Ramon Ferrer i Cancho
Statistical laws of language in humans, other species and genomes: amusement or real science?
Quantitative linguistics has been feeding science with statistical regularities. George Kingsley Zipf introduced many of them such as the law that bears his name, the law of abbreviation or the meaning-frequency law. Zipf's original explanations for the origins of these laws based on a general principle of least effort as well as their finding in other species have been shadowed arguing that typing at random or rolling a die one would retrieve Zipf's law for word frequencies and related laws anyway.

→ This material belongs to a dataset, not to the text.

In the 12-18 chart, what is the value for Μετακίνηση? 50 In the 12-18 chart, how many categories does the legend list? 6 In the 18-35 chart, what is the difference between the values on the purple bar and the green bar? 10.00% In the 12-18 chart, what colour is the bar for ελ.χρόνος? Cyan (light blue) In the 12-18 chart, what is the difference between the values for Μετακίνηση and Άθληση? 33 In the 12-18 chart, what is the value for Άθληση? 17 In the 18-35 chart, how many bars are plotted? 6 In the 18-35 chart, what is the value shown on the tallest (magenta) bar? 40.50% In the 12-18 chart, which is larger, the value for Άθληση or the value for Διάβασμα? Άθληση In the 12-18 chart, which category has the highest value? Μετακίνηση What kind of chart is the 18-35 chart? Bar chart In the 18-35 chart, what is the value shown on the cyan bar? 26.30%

The same shadow has been cast on the finding of another statistical law of language, Menzerath's law, in genomes. Here we will review the finding of these laws across species as well as the statistical flaws of these criticisms. We will show how information theory can help us to understand their theoretical weakness and formalize Zipf's original ideas. We will also show how information theory provides us with parsimonious hypotheses for the emergence of these laws in natural systems that defy the construction of a lengthy theory of natural communication systems by simple aggregation of simplistic, brute force or ill-defined random models from the past century.